Instructions to follow
Copy out the data below, substituting "pine tree" for every occurrence of "green tree" and leaving everything else as it is.

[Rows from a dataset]
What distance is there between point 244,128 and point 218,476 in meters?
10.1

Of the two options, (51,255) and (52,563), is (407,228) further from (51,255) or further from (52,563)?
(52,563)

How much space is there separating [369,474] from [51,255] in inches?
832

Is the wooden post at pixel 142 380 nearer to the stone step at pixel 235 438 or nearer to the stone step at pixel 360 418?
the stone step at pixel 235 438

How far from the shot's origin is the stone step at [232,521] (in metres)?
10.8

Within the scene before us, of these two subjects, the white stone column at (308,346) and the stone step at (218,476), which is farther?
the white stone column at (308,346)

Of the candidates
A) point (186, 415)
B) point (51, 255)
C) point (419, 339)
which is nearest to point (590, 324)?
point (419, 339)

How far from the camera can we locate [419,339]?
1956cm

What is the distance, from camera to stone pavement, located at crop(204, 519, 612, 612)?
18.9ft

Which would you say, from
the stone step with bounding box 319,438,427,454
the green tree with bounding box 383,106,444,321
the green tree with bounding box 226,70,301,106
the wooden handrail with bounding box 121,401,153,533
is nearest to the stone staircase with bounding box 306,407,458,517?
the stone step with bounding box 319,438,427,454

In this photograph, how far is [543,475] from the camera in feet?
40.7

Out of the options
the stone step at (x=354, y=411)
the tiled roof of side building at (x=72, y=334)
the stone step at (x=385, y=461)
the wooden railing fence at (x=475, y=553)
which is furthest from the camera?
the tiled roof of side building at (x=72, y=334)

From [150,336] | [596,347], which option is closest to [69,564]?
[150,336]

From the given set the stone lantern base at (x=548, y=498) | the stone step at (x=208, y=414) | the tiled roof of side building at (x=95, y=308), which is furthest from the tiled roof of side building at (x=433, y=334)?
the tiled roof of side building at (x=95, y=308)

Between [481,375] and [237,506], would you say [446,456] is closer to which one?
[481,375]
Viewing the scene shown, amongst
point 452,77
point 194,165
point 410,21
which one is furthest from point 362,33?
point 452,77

Final result
What distance is there between point 244,128 and point 218,476 in meters?
10.1

Of the two options, (51,255) and (52,563), is (407,228) further from (51,255) or further from (52,563)?
(52,563)

How much space is there separating [369,474] from [51,255] in inches?
832

Is the wooden post at pixel 142 380 nearer to the stone step at pixel 235 438 or nearer to the stone step at pixel 360 418?
the stone step at pixel 235 438

How far from the shot's origin is the stone step at [232,521] (in metres)?
10.8

Within the scene before us, of these two subjects, the white stone column at (308,346) and the stone step at (218,476), which is farther?
the white stone column at (308,346)

Of the candidates
A) point (186, 415)
B) point (51, 255)
C) point (419, 339)
which is nearest to point (590, 324)?
point (419, 339)

How far from the camera can we locate [419,339]?
1956cm

What is the distance, from camera to stone pavement, located at crop(204, 519, 612, 612)?
18.9ft

Which would you say, from
the stone step with bounding box 319,438,427,454
the pine tree with bounding box 383,106,444,321
the pine tree with bounding box 226,70,301,106
the wooden handrail with bounding box 121,401,153,533
is nearest to the stone staircase with bounding box 306,407,458,517?
the stone step with bounding box 319,438,427,454

In this photograph, how far is [543,475] from the camera in feet?
40.7

Out of the options
the stone step at (x=354, y=411)
the tiled roof of side building at (x=72, y=334)
the stone step at (x=385, y=461)
the wooden railing fence at (x=475, y=553)
which is furthest from the camera?
the tiled roof of side building at (x=72, y=334)

From [150,336] | [596,347], which option is closest to [69,564]?
[150,336]

From the given set the stone lantern base at (x=548, y=498) | the stone step at (x=208, y=414) | the tiled roof of side building at (x=95, y=308), which is furthest from the tiled roof of side building at (x=433, y=334)?
the tiled roof of side building at (x=95, y=308)

Between [481,375] and [237,506], would you say [446,456] is closer to which one?
[481,375]
Viewing the scene shown, amongst
point 452,77
point 194,165
point 410,21
which one is furthest from point 362,33?
point 452,77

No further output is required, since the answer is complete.